Lo dice Giorgio De Bettin, dal raduno della nazionale a Bolzano, dopo la dichiarazione di Nilo Riva di alcuni giorni fa. Il vicepresidente non si è limitato a tessere le lodi del capitano del Cortina, ma ha anche aggiunto che nell'eventualità il Cortina dovesse non presentare la squadra in massima serie le porte per De Bettin sono non solo aperte, anche spalancate.
"Quello che succederà a Cortina non lo so - dice De Bettin - io manco dalla mia terra ormai da parecchie settimane per il raduno della nazionale. Quello che so lo ho appreso dai giornali. Ho capito che per il Cortina il momento non è dei più rosei, vedremo cosa succederà".
De Bettin sta già pensando al suo futuro?
"Ancora no. Non ho avuto tempo, sto ancora giocando e oggi la mia testa è concentrata sul mondiale. Quando finirà ci penserò con la dovuta calma.
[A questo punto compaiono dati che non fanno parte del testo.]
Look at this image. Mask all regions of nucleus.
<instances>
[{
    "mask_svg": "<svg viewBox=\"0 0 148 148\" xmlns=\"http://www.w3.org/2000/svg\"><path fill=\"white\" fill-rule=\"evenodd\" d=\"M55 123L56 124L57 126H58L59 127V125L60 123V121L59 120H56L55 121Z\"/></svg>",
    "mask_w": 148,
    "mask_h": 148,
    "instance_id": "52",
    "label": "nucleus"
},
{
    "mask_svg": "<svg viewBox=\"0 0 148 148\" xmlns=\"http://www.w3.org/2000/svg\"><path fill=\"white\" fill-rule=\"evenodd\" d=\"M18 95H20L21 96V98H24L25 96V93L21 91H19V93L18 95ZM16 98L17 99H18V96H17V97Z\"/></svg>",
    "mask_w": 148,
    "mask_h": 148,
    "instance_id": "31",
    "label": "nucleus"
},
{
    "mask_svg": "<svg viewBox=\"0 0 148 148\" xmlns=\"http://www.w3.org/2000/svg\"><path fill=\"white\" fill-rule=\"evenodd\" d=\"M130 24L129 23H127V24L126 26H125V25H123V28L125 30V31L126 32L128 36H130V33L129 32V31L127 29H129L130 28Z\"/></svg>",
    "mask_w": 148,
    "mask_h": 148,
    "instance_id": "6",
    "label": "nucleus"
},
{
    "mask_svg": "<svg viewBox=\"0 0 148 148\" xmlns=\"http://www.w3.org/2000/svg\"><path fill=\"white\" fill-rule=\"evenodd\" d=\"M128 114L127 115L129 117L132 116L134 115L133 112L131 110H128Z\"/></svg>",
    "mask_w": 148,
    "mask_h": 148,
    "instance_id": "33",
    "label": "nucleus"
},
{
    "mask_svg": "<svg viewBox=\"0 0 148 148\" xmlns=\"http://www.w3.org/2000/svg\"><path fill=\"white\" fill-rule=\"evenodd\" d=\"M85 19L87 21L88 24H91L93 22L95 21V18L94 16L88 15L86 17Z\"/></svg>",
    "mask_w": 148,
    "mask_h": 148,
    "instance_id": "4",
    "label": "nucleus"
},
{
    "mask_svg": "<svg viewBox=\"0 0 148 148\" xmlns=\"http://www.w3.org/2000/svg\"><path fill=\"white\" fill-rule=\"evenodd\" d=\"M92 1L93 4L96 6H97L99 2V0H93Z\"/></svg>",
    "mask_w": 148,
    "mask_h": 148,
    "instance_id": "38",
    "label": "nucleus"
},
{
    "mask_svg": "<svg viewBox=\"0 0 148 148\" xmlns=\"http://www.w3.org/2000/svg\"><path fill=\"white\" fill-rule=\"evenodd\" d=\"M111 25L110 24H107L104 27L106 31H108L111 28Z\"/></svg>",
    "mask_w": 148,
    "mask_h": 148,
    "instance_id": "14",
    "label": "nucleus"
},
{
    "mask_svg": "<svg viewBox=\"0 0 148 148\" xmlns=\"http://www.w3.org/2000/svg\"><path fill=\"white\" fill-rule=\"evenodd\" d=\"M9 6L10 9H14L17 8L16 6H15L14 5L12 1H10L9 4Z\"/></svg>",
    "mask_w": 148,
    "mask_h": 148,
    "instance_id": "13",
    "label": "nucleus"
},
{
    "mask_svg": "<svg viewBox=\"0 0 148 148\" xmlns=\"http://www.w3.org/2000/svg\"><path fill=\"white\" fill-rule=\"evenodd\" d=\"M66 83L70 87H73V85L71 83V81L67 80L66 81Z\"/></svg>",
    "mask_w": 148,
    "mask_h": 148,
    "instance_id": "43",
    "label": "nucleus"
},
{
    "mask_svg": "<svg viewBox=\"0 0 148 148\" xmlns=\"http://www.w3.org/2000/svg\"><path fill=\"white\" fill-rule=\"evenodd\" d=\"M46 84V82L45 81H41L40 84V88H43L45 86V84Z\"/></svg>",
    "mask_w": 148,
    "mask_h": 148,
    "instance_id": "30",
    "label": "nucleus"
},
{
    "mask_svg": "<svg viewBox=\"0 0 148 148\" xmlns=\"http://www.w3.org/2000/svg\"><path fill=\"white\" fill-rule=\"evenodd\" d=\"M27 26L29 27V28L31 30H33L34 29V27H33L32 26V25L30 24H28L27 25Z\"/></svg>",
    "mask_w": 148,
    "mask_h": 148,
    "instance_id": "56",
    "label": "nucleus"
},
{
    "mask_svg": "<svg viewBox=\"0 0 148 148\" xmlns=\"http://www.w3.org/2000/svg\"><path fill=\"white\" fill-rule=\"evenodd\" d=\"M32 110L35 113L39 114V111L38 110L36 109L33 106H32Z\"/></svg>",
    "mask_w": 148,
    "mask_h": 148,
Ci sono mille motivi per rimanere a Cortina, questo lo so. Bisognerà vedere le intenzioni della società, capire quello che succederà. Frattanto ringrazio Nilo Riva per le belle parole, sapevo della stima verso il mio modo di vivere e giocare, me lo aveva già fatto capire in altre occasioni perché con lui ho sempre avuto un rapporto molto bello".
E intanto di pensa al mondiale.
"Stiamo lavorando molto, io mi sento bene, in condizioni e pronto per affrontare questo impegno. Di voglia di giocare ne ho da vendere, sono due mesi che aspetto questo confronto. Il momento è positivo e sono molto carico dopo tanti giorni impegnativi".
Peccato per il taglio del tuo compagno di squdra Steven Gallace.
"Inaspettato direi. Ma quest'anno la concorrenza era tanta, in tutti i reparti: per i portieri, i difensori e ovviamente anche gli attaccanti".